### Selected text
>>>>>
Friday, 20 December 2019

Printed fan leaves of the 1630s by Abraham Bosse


The famous engraving by Abraham Bosse (1602-1676) of people shopping in the Galerie Royale shows three booths. On the left a bookshop, on the right a booth selling collars, neckerchiefs and lace, and in the centre a booth selling gloves and fans. In the centre foreground a gentleman, a lady and her maid servant are admiring a fan. Behind them in the booth a server is taking down a box labelled Eventails du Bosse [fans by Bosse]. 

Bosse is know to have engraved at least two series of leaves for folding fans, and some for fixed fans. One series shows scenes from classical mythology. A leaf dated 1638 in the Museum of Fine Arts Boston has a central cartouche showing the Birth of Adonis, with Daphne as a tree giving birth, surrounded by four winged figures and Venus. The smaller cartouches either side show Venus, Adonis, and Cupid on one side and Venus with a sleeping Adonis, Cupid and a chariot in clouds. The rest of the leaf includes swags holding floral emblems surrounded by cupids. Another Bosse fan leaf depicted in Helene Alexander’s book Fans (Costume Accessories Series) and dated 1637, has a central cartouche representing the Judgement of Paris.
<<<<<
### Data below
>>>>>
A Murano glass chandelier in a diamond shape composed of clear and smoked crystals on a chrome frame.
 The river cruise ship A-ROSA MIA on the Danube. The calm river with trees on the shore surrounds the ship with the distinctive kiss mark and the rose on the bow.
<<<<<
### Description of the task
Answer these questions from the text on Abraham Bosse's fan leaves:
(a) What does the center booth in the Galerie Royale engraving sell?
(b) What scene fills the central cartouche of the 1638 leaf in the Museum of Fine Arts Boston?
(c) What does the central cartouche of the 1637 leaf represent?

### Written solution
(a) Gloves and fans.
(b) The Birth of Adonis.
(c) The Judgement of Paris.